The Happy Mondays
Although they remain a cult act in the United States, the rough-and-ready northern Brits of the Happy Mondays are hugely influential on today's indie/dance crossover acts. Formed by brothers Paul and Sean Ryder in '80s Manchester, the Mondays formed at the exact moment in which post-punk was fading and early dance music was starting to blow up. Though they hailed from the same rainy climes as gloomy bands like Joy Division, the Ryders largely scoffed at that sort of existential navel-gazing. They were too busy getting fucked up and making music about getting fucked up. And somehow, they landed on the same label as Joy Division and then New Order — Tony Wilson's legendary Factory Records — and became England's unlikely dance-rock saviors. The 2003 fictionalized account of this period, 24 Hour Party People, is a comedy but accurately traces the band's hapless, haphazard trajectory to near-stardom.

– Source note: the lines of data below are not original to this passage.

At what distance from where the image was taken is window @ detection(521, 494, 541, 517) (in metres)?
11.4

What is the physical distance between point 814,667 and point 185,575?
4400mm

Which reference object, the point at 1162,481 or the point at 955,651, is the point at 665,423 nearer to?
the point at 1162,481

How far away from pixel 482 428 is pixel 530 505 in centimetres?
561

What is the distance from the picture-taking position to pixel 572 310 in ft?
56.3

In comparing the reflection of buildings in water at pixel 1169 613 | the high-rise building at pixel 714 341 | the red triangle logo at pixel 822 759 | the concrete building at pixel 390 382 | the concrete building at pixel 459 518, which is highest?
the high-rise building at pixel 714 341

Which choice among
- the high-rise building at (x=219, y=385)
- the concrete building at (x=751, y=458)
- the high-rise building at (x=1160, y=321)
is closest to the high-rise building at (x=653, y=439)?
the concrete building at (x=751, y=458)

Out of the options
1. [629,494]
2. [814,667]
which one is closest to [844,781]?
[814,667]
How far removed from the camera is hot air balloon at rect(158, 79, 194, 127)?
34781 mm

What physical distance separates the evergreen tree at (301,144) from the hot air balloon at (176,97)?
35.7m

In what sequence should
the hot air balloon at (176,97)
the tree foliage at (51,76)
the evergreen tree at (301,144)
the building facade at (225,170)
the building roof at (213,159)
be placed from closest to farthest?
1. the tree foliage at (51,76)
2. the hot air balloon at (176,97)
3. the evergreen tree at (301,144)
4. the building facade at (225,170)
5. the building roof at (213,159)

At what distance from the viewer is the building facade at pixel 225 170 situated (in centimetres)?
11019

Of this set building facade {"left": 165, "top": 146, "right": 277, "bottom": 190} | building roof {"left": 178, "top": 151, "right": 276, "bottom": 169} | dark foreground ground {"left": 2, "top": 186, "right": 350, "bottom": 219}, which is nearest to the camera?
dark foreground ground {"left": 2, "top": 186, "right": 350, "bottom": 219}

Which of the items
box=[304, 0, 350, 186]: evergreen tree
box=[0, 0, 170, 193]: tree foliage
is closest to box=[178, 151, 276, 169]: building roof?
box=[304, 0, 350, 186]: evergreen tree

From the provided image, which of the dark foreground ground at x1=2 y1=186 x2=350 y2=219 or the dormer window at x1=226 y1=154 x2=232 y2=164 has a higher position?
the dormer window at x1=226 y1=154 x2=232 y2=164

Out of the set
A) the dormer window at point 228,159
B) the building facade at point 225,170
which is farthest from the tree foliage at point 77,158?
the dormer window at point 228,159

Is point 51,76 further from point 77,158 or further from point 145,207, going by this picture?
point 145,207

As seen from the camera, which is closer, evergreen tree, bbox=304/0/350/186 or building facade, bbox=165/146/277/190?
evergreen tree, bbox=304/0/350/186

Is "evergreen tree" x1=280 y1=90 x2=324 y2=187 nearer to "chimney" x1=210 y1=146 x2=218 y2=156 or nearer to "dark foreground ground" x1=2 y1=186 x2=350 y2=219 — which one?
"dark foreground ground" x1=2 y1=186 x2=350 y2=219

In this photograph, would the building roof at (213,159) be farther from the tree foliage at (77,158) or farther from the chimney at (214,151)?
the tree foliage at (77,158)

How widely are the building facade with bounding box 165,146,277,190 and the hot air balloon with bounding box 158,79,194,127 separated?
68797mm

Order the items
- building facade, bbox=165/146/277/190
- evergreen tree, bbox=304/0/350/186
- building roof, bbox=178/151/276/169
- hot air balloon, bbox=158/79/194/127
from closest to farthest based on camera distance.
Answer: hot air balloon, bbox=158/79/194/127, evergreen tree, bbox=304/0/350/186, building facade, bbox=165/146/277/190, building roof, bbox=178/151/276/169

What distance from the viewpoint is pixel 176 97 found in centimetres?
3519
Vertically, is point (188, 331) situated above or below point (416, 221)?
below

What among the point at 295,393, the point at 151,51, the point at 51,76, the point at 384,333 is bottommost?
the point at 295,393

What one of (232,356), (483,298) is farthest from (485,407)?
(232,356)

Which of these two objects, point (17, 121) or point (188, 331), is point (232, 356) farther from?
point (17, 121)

Early Mondays songs were weird, syncopated, dubby, skanky guitar songs with the elder Ryder, Sean, spewing all kinds of off-key gibberish. But as the band's musicianship improved along with electronic music technology, the chaotic sound gradually morphed into a dusted dance groove that owed more to acid house than to rock 'n' roll. So ridiculously trend-predictive was this band that none other than Paul Oakenfold produced some of its early releases.
But the Mondays were proud members of a slightly thuggish, very northern English drug culture, and soon the party seemed to take precedence over the music. This was a band, after all, that flew on Factory's dime to record in Barbados only to squander its entire recording advance on crack. Still, this reunion sees the band much older and presumably wiser. Only three original members remain: Sean Ryder, drummer Gaz Whelan, and maraca-shaking hype man Bez. But this spate of rare American appearances promises impenetrable accents, freaky dancing, and all kinds of happily boozing ex-pats merrily dancing out of the woodwork.